型はある。獲得する時期はさまざま(橋本努『学問の技法』)

 実は、大学に仕事を得た際に、ここまで自分が「教育」を重視するとは思わなかった。というのも、自分自身、社会福祉教育については素人。社会科学系学部で、農村計画のゼミだったが、体系立てて方法論を学習することを怠り、また大学院でも現場に這いつくばって、方法論がおろそかになった自覚がある。高等教育は、入職当時は、「自分で獲得するもの」と思っていた。

しかし、年月が経過すると、いろいろ考える。大学の学生生活、4年間。そのプロセスを、どうデザインするか、である。

もちろん、そんな教員側のデザインどおりに学生は成長するわけではない。しかし、単一デザインではなくとも、様々な回路があっても、カテゴリーであっても、何らかのモデルを示したい私たち。

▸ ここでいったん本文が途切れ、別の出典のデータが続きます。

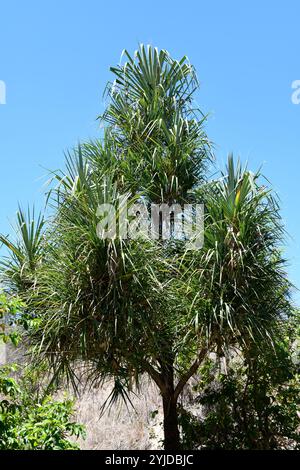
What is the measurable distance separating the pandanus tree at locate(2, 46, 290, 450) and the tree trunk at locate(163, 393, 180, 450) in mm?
11

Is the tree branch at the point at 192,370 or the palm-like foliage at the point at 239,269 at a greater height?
the palm-like foliage at the point at 239,269

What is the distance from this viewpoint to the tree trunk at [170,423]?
6776mm

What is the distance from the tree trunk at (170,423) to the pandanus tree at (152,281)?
0.04 feet

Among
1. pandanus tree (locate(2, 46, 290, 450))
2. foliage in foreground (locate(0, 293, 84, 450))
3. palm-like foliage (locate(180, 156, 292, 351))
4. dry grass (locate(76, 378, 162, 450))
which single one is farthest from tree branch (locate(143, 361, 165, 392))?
foliage in foreground (locate(0, 293, 84, 450))

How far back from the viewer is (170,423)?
685 cm

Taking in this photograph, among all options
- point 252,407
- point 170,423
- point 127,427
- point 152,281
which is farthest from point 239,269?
point 127,427

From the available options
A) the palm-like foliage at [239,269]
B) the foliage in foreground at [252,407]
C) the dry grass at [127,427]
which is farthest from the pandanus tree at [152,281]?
the dry grass at [127,427]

そして自分を振り返る。もう少し効率よく。自分の紆余曲折は、効率よく過ごせなかったのか。モデルはなかったのか。

だから、学びのプロセスを注視し、各学年の教育内容や方法について気になる。

あまりクローズアップされないが、大学教員は、学生に対して教育したいと思ってこの職を得た人は、そう多くはないはず。むしろ最初は、「研究を続けたい」「モヤモヤしている自分の主張を明確にしたい」ということだろう(少なくとも私はそうでした)。

自分でも、ある程度の型をゼミで示してきたつもりですが、こんな本があったので、来年度のゼミ生になる2年生にさっそく勧めた。さて、読んでどのような主体的な学習者になってくれるだろうか。